Исходный текст:

19. Но почему для клиросных певчих женского пола платок на голове необязателен?
В норме они тоже должны надевать платки на голову во время службы. Но бывает и так, хотя ситуация эта абсолютно ненормальная, что некоторые поющие на клиросе являются наемниками, работающими только за деньги. Ну что же, предъявлять к ним требования, которые понятны для верующих людей? А другие певчие начинают свой путь воцерковления от внешнего пребывания на клиросе к внутреннему принятию церковной жизни и долго идут своей дорожкой до того момента, когда сознательно покроют голову платком. И если священник видит, что они идут своим путем, то лучше дождаться, когда они сознательно это сделают, чем приказать им, угрожая снижением зарплаты.
20. Что такое освящение дома?
Чин освящения жилища входит в череду многих других подобных чинопоследований, которые содержатся в богослужебной книге, называемой «Требник». И главный смысл всей совокупности этих церковных чинов состоит в том, что все в этой жизни, что не является греховным, допускает освящение Божие, так как все земное негреховное не чуждо Небесному. И освящением того или иного мы, с одной стороны, свидетельствуем свою веру, а с другой – призываем помощь и благословение Божие на течение нашей земной жизни, даже во вполне практических ее проявлениях.

Строки:
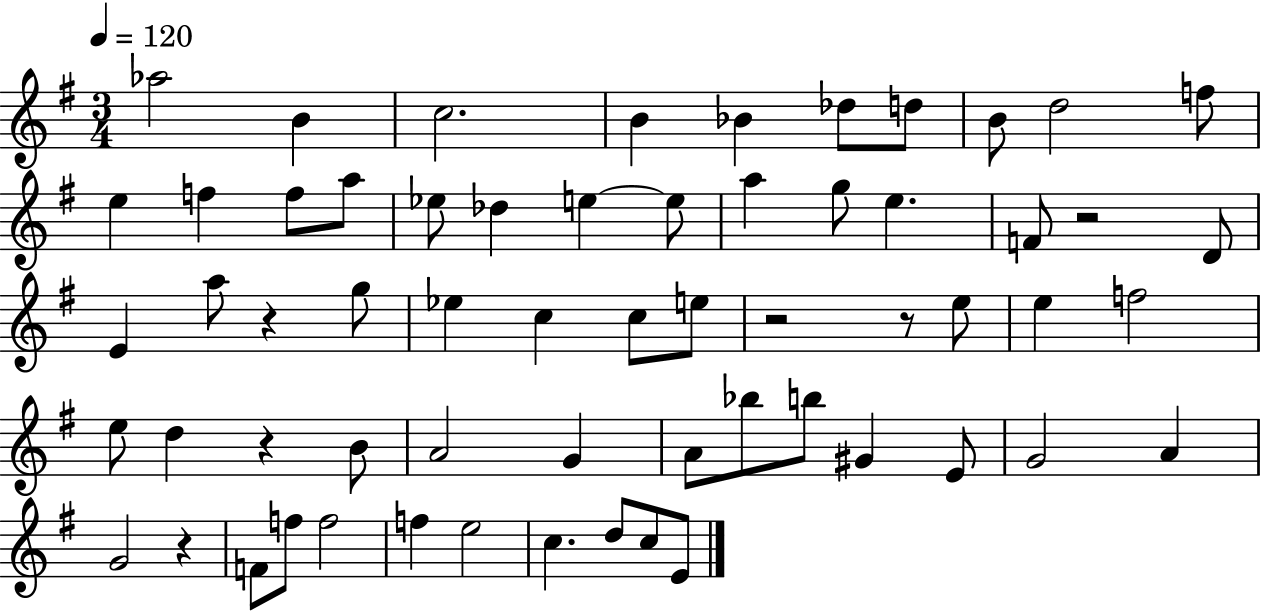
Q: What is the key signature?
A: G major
...
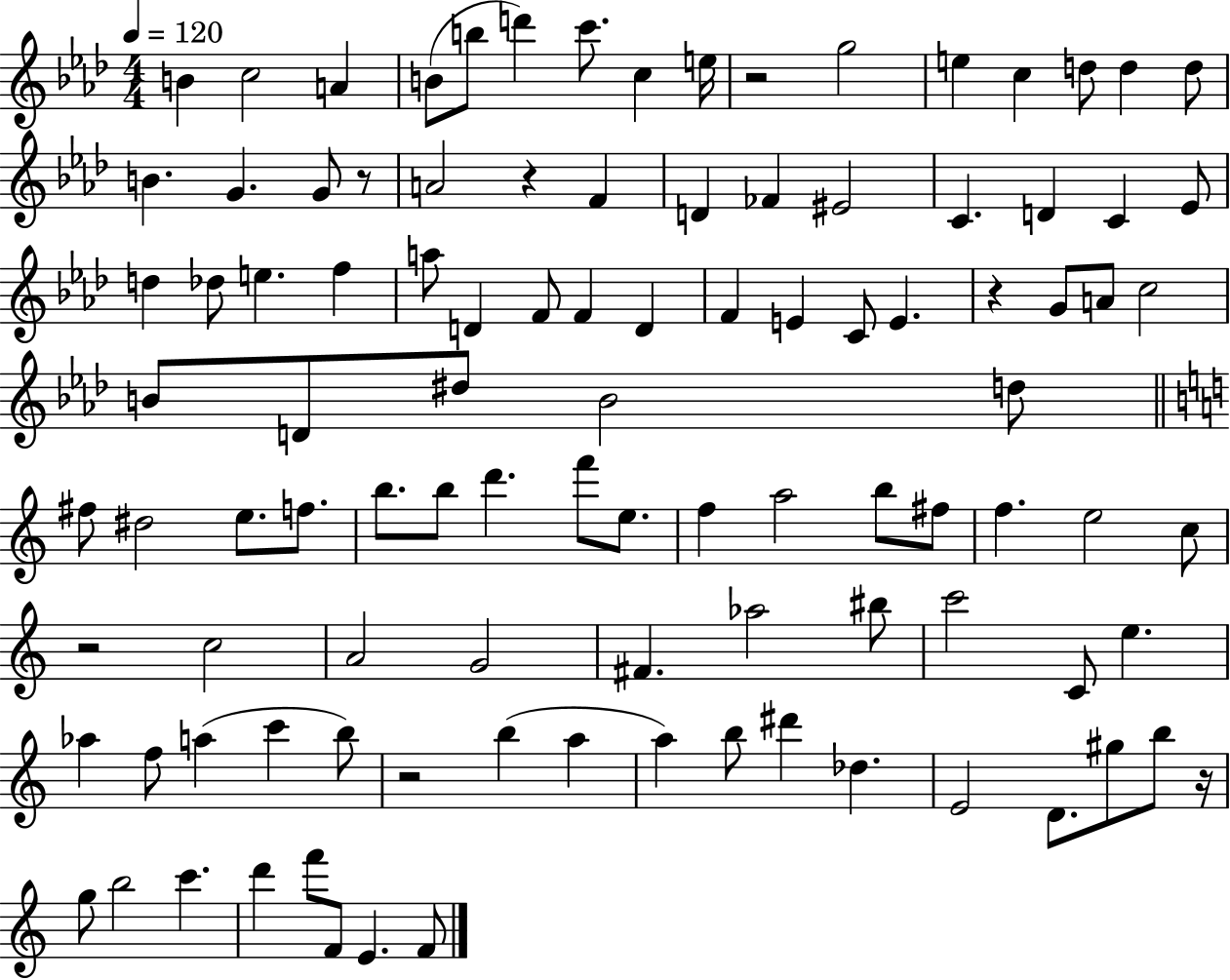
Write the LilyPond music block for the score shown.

Задания:
**1.** Как, согласно тексту о церковных обычаях, называется богослужебная книга, в которой содержится чин освящения жилища?
**2.** Продолжите текст о церковных обычаях, начиная после его последнего предложения.
Строки являются самостоятельным материалом и к тексту не относятся.

Ответы к заданиям:
**1.** «Требник».

**2.**
Если же говорить о чине освящения жилища, то хотя в нем есть и прошение об ограждении нас от духов злобы поднебесной, от всяких бед и несчастий, приходящих извне, от различного рода нестроений, но его главное духовное содержание свидетельствуется Евангелием, которое в это время читается. Это Евангелие от Луки о встрече Спасителя и начальника мытарей Закхея, который, чтобы увидеть Сына Божия, залез на смоковницу, «потому что мал был ростом» (Лк. 19, 3). Представьте себе экстраординарность этого действия: например, Касьянова, залезающего на фонарный столб, чтобы посмотреть на Вселенского Патриарха, так как степень решительности поступка Закхея была именно такой. Спаситель, увидев подобное дерзновение, выходящее за рамки бытия Закхея, посетил его дом. Закхей же, пораженный тем, что произошло, перед лицом Сына Божия исповедовал свою неправду, как фискального налогового начальника, и сказал: «Господи! половину имения моего я отдам нищим, и, если кого чем обидел, воздам вчетверо. Иисус сказал ему: ныне пришло спасение дому сему…» (Лк. 19:8–9), после чего Закхей стал одним из учеников Христовых.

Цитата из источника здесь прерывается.